Set problem:
Transcribe exactly the lines from the one holding "Observing this image, does" to the end of the data below, including both of those lines and no others.

Information given:
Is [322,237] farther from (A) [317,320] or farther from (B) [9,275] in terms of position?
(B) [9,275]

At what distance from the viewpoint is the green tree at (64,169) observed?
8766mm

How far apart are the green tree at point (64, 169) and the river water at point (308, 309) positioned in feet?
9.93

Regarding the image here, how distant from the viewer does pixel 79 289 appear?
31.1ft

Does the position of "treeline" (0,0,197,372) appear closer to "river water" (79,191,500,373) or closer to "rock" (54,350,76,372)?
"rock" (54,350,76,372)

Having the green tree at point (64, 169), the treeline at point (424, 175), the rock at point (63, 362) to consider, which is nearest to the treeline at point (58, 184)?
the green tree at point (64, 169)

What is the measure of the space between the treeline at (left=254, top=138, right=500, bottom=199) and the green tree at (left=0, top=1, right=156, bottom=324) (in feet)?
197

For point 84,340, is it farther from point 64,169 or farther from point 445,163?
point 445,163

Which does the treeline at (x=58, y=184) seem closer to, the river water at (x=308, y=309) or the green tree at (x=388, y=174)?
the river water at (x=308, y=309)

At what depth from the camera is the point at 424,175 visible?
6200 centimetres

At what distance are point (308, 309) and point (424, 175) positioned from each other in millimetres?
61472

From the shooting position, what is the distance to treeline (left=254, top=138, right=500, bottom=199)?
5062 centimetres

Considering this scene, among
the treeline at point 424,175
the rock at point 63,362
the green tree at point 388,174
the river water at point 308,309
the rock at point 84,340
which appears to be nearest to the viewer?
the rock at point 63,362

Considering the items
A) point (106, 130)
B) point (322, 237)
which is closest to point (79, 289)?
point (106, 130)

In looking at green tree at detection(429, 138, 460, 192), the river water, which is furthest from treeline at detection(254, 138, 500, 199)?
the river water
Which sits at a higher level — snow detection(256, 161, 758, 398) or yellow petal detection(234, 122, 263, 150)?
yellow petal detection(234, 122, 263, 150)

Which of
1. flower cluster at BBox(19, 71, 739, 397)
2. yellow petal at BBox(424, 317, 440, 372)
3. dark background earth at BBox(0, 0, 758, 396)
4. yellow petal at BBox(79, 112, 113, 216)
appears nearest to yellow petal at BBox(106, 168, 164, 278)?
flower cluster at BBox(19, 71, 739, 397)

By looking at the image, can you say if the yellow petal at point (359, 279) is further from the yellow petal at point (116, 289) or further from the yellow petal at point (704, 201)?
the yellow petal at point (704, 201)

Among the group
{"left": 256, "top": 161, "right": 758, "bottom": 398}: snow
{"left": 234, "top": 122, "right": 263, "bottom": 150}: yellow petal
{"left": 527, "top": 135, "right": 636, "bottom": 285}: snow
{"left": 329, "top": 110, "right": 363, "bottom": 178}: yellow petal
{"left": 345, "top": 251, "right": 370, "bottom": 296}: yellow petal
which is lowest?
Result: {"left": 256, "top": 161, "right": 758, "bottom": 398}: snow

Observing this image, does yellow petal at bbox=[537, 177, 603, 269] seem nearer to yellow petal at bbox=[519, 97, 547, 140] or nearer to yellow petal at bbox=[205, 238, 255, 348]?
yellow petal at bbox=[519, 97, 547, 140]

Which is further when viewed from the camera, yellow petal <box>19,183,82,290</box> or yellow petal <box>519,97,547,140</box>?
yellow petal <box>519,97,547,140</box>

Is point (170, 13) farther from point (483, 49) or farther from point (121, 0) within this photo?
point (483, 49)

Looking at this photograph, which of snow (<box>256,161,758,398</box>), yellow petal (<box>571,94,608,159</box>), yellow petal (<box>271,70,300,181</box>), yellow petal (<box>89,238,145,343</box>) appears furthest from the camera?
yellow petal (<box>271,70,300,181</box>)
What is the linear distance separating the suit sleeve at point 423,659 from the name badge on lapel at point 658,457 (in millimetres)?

Expected output:
Observing this image, does yellow petal at bbox=[537, 177, 603, 269] seem nearer to yellow petal at bbox=[519, 97, 547, 140] or nearer to yellow petal at bbox=[205, 238, 255, 348]?
yellow petal at bbox=[519, 97, 547, 140]

Which is further when viewed from the camera, yellow petal <box>19,183,82,290</box> or yellow petal <box>519,97,547,140</box>?
yellow petal <box>519,97,547,140</box>

Is point (170, 13) farther from point (483, 49) or farther from point (121, 0) within this photo?
point (483, 49)

Looking at this photograph, which of snow (<box>256,161,758,398</box>), yellow petal (<box>571,94,608,159</box>), yellow petal (<box>271,70,300,181</box>), yellow petal (<box>89,238,145,343</box>) appears furthest from the camera?
yellow petal (<box>271,70,300,181</box>)
What is the linear distance separating the suit sleeve at point 423,659 from the name badge on lapel at point 658,457 (in millimetres)?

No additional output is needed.